Avec fluidité, sentiment et ce qu’il faut de poésie, l'auteure bâtit un livre à la fois roman historique, fresque familiale et enquête policière entre New-York et le vieux continent. Le romanesque y est à son comble.
Le Livre de Poche
Martha versa le chocolat, brun, épais, brûlant. Puis elle montra comment il fallait prendre un peu de crème fouettée avec la cuillère en argent et la tremper dans le chocolat.Isidore porta ce délice à ses lèvres, ses yeux brillaient de plaisir. La chaleur l'emporta sur les premières sensations, le goût métallique de la cuillère lui sembla irréel, puis vint l'onctuosité de la crème qui fondait son palais, et la douceur se mêlant à l'amertume. S'il avait osé, il aurait ri de gourmandise mais l'instant était solennel, et il avait peur d'en renverser et de faire une tache sur son ruban bleu. L'air au-dessus de sa tasse lui sembla plus léger. La cuillère récolta à nouveau un petit nuage alvéolé plus délicat qu'une plume avant de plonger dans le lac brillant et sombre qui l'attendait.
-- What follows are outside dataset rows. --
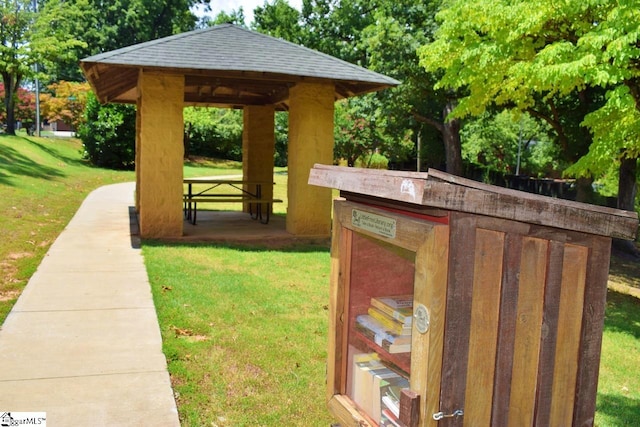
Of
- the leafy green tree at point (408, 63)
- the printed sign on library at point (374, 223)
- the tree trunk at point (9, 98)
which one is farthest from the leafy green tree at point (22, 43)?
the printed sign on library at point (374, 223)

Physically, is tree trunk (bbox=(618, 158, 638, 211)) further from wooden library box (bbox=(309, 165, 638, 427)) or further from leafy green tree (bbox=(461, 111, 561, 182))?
leafy green tree (bbox=(461, 111, 561, 182))

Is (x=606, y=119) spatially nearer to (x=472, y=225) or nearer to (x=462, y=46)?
(x=462, y=46)

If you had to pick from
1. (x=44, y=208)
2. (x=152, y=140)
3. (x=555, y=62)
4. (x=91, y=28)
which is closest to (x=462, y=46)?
(x=555, y=62)

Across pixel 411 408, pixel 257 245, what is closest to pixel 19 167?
pixel 257 245

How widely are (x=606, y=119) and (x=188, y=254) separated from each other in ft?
20.9

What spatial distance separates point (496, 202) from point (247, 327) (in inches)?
161

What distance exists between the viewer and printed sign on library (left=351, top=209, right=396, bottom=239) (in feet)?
8.82

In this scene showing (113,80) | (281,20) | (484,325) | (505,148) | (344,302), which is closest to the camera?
(484,325)

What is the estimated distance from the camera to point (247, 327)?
6.00 metres

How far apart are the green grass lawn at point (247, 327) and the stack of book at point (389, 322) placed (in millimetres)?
1285

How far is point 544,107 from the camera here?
1792 centimetres

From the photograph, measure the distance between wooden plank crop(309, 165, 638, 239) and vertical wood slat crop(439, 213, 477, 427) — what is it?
0.30ft

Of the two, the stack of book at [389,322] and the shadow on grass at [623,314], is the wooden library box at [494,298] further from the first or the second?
the shadow on grass at [623,314]

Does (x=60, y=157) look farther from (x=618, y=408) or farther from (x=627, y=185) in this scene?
(x=618, y=408)
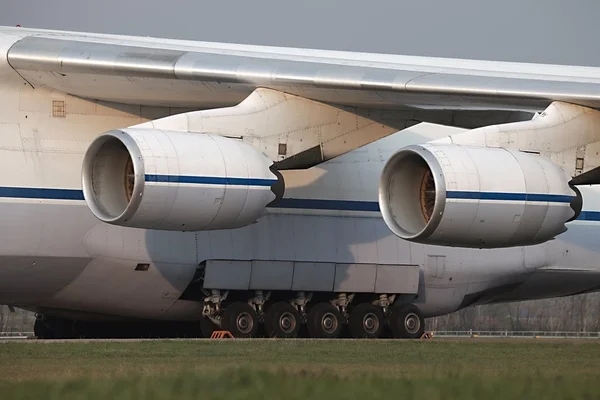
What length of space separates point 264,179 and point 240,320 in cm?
217

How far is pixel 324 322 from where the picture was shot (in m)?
12.3

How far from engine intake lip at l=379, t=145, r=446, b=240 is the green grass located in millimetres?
1094

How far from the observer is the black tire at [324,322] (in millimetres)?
12189

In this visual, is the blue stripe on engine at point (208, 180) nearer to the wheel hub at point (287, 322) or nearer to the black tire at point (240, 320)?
the black tire at point (240, 320)

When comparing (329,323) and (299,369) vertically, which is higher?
(299,369)

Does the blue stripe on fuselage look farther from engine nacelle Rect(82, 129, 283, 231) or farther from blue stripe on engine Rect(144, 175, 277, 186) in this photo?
engine nacelle Rect(82, 129, 283, 231)

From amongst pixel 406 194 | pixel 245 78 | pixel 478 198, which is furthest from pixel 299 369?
pixel 245 78

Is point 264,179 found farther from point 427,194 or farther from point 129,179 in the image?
point 427,194

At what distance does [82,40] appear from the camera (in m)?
11.0

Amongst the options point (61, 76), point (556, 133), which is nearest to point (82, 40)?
point (61, 76)

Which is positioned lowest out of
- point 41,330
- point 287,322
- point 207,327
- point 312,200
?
point 41,330

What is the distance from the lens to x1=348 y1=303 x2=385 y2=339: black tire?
12.5m

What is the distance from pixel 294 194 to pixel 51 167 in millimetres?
2551

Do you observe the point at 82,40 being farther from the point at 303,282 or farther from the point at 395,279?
the point at 395,279
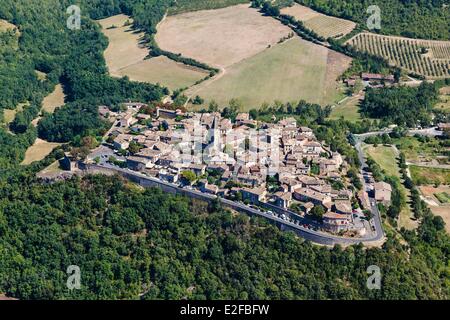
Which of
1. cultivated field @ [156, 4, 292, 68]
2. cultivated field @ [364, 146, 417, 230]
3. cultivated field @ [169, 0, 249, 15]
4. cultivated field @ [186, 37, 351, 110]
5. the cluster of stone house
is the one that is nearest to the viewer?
the cluster of stone house

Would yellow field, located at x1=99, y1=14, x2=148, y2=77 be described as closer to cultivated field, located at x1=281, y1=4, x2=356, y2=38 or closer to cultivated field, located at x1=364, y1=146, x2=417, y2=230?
cultivated field, located at x1=281, y1=4, x2=356, y2=38

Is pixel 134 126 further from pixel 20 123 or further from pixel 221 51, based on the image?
pixel 221 51

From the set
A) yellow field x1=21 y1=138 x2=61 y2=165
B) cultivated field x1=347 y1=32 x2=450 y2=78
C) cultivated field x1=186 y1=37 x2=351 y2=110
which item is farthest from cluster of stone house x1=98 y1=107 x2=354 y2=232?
cultivated field x1=347 y1=32 x2=450 y2=78

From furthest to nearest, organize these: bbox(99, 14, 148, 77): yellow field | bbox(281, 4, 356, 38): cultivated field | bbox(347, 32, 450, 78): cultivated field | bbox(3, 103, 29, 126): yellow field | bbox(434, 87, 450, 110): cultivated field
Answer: bbox(281, 4, 356, 38): cultivated field, bbox(99, 14, 148, 77): yellow field, bbox(347, 32, 450, 78): cultivated field, bbox(434, 87, 450, 110): cultivated field, bbox(3, 103, 29, 126): yellow field

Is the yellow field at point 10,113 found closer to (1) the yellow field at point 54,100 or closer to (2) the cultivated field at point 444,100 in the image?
(1) the yellow field at point 54,100

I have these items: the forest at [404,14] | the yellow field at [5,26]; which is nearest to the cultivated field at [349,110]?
the forest at [404,14]

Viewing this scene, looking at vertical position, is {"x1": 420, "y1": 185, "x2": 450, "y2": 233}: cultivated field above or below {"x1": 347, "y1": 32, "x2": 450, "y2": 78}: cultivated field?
below
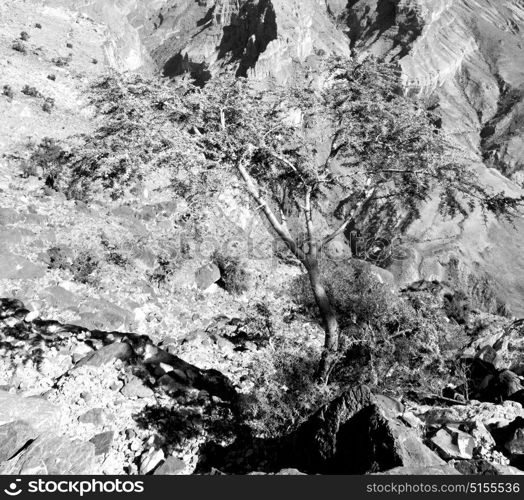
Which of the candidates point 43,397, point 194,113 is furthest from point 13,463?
point 194,113

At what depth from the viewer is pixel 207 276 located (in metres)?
14.6

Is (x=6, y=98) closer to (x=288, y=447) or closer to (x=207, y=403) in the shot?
(x=207, y=403)

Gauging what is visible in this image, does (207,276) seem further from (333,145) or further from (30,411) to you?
(30,411)

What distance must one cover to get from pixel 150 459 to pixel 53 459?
55.9 inches

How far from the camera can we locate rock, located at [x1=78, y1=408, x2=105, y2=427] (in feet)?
24.2

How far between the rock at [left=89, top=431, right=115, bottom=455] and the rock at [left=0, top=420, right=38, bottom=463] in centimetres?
89

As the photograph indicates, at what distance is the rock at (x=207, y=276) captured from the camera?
14.4 m

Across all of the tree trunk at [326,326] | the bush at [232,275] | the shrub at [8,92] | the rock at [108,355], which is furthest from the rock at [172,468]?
the shrub at [8,92]

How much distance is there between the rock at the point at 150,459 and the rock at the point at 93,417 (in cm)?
112

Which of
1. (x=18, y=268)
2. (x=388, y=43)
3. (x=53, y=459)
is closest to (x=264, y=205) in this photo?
(x=53, y=459)

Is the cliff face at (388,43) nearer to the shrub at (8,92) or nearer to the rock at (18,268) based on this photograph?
the shrub at (8,92)

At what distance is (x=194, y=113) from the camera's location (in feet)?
35.6

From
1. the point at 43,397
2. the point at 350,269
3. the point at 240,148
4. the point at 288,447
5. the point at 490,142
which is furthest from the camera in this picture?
the point at 490,142

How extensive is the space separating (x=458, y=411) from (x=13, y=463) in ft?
23.7
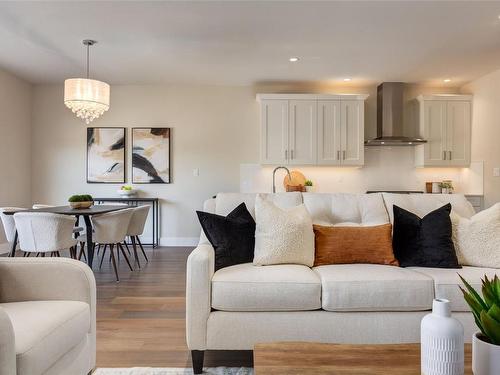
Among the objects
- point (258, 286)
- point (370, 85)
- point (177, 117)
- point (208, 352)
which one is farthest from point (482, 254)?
point (177, 117)

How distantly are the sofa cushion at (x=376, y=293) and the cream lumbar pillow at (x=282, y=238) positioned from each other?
321 millimetres

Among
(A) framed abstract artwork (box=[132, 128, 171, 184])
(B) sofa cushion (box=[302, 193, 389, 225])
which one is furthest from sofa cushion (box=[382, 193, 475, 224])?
(A) framed abstract artwork (box=[132, 128, 171, 184])

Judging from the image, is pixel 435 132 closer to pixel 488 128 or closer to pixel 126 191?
pixel 488 128

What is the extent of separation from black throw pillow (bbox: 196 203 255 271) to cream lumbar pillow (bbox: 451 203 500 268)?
52.9 inches

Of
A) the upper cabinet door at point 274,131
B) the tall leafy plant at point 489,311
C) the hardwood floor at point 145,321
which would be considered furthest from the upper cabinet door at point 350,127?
the tall leafy plant at point 489,311

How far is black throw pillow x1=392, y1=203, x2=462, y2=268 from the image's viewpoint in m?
2.26

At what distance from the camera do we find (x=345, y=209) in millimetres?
2666

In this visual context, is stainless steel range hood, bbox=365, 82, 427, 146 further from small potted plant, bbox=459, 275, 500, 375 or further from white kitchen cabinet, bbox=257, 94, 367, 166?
small potted plant, bbox=459, 275, 500, 375

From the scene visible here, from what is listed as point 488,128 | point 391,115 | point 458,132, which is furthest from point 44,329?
point 458,132

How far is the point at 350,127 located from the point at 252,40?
2.37m

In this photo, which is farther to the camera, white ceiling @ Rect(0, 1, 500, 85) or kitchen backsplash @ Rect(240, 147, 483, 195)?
kitchen backsplash @ Rect(240, 147, 483, 195)

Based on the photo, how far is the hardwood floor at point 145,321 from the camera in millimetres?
2121

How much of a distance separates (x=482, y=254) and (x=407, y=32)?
2722mm

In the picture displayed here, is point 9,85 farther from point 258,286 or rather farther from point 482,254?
point 482,254
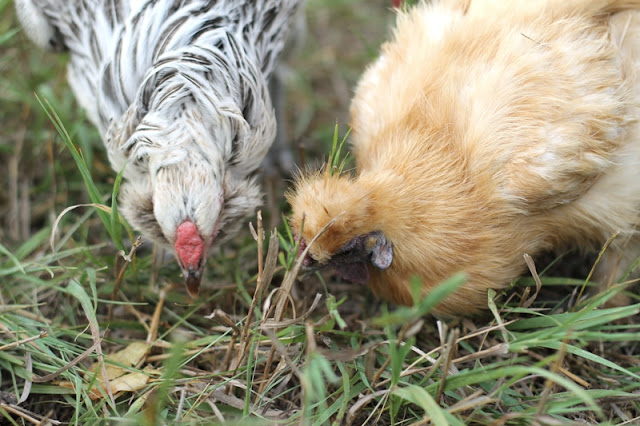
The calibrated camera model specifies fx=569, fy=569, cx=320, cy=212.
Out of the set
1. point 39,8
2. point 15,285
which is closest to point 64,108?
point 39,8

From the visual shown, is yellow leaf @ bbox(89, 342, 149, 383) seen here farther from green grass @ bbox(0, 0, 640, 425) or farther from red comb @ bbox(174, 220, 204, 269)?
red comb @ bbox(174, 220, 204, 269)

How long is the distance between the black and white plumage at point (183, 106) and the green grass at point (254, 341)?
0.65 feet

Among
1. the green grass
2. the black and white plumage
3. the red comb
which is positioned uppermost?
the black and white plumage

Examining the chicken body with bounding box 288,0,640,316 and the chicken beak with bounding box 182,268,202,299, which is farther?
the chicken beak with bounding box 182,268,202,299

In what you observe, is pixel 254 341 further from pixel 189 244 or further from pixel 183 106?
pixel 183 106

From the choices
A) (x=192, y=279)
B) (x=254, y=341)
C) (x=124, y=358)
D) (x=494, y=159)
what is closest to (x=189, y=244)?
(x=192, y=279)

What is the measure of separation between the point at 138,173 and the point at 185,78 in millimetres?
462

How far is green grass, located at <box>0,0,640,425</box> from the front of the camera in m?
1.91

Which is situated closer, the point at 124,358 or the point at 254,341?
the point at 254,341

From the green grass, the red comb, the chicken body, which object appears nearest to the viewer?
the green grass

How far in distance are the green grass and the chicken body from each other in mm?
209

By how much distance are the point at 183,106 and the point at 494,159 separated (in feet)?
4.22

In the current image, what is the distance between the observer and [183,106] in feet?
7.91

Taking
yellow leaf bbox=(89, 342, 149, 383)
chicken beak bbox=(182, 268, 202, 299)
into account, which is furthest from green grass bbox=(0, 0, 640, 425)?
chicken beak bbox=(182, 268, 202, 299)
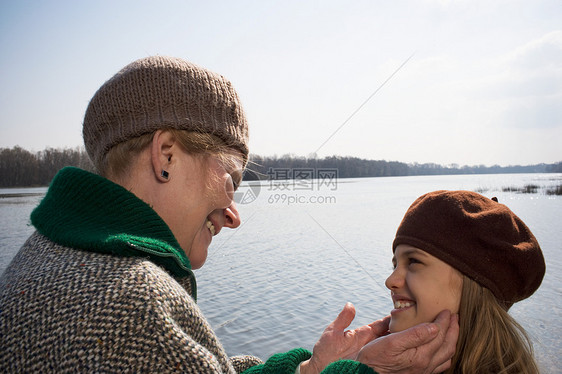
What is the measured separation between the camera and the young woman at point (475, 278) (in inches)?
90.7

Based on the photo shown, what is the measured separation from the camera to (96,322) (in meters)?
1.14

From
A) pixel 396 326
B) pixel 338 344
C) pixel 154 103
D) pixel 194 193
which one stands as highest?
pixel 154 103

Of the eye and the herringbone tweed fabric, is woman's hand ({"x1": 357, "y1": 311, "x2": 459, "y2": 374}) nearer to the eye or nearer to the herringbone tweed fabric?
the eye

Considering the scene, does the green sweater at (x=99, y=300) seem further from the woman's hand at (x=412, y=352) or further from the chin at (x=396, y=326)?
the chin at (x=396, y=326)

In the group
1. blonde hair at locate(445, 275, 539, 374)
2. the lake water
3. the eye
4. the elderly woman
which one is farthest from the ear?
the lake water

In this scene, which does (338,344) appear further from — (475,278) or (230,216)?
(230,216)

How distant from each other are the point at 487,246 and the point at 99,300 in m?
2.11

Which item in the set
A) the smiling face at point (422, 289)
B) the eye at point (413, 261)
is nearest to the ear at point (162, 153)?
the smiling face at point (422, 289)

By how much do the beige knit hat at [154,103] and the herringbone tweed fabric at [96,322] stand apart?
65cm

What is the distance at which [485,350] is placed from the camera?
2.31m

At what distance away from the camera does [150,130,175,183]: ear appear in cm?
169

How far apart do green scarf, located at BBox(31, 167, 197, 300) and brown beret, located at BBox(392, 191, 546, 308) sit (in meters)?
1.60

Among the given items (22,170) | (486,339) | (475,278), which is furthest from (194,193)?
(22,170)

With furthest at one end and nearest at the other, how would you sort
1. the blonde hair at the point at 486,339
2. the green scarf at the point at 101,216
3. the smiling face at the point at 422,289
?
the smiling face at the point at 422,289 < the blonde hair at the point at 486,339 < the green scarf at the point at 101,216
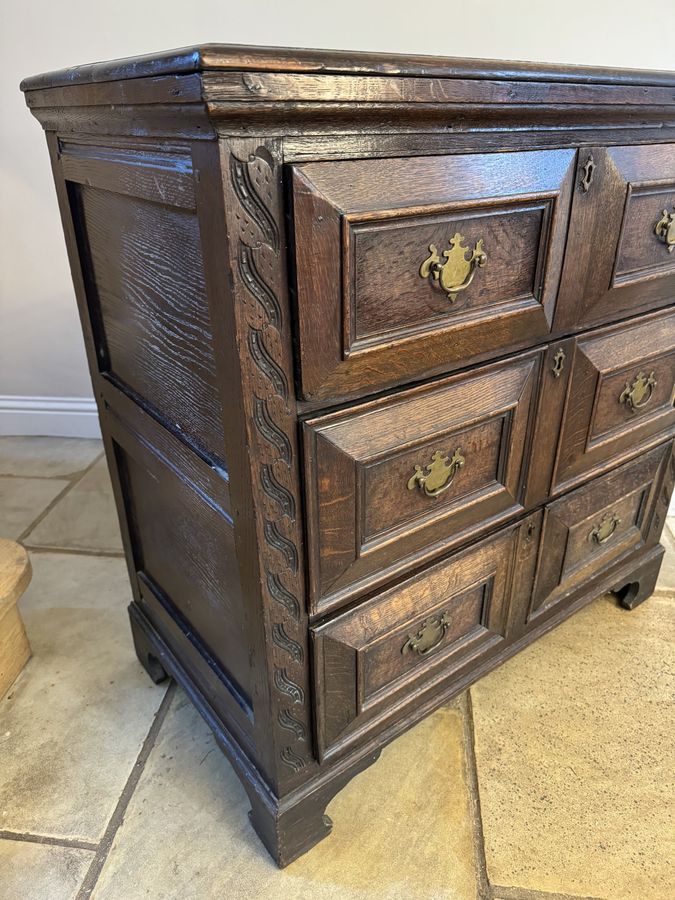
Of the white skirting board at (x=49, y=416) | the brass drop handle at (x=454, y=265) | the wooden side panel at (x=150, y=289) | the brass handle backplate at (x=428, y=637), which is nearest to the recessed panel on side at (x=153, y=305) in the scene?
the wooden side panel at (x=150, y=289)

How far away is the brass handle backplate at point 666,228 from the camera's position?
3.23ft

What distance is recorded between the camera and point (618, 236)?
0.93 meters

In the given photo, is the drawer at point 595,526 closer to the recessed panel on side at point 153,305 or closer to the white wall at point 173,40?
the recessed panel on side at point 153,305

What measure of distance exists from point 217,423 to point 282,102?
353mm

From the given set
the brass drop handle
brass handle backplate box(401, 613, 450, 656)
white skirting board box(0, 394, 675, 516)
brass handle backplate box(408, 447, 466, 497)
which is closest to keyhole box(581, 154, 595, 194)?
the brass drop handle

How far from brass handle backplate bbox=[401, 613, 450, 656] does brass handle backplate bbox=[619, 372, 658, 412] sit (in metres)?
0.49

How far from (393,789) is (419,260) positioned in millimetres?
871

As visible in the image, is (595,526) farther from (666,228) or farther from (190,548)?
(190,548)

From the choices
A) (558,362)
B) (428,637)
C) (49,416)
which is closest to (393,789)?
(428,637)

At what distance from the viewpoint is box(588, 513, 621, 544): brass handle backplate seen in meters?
1.27

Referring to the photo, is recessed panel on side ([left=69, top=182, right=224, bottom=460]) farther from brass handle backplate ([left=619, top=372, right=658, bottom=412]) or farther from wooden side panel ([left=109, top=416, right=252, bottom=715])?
brass handle backplate ([left=619, top=372, right=658, bottom=412])

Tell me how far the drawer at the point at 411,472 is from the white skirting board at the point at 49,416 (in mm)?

C'était une boue merveilleuse et sucrée qui lui coulait dans la gorge et une impression générale de temps suspendu se grava en lui, le tintement des verres et des tasses alentour, le bruissement indistinct des clients attablés et le regard empli de douceur de sa mère qui contrastait tant avec celui des jours ordinaires où elle lui apparaissait comme une femme fatiguée. Martha observait son fils de toute son âme, elle voulait inscrire cet instant de délectation pure dans l'immense édifice de ses souvenirs, comme on l'aurait fait d'un baiser, un baiser de chocolat et une envie de se lécher les doigts.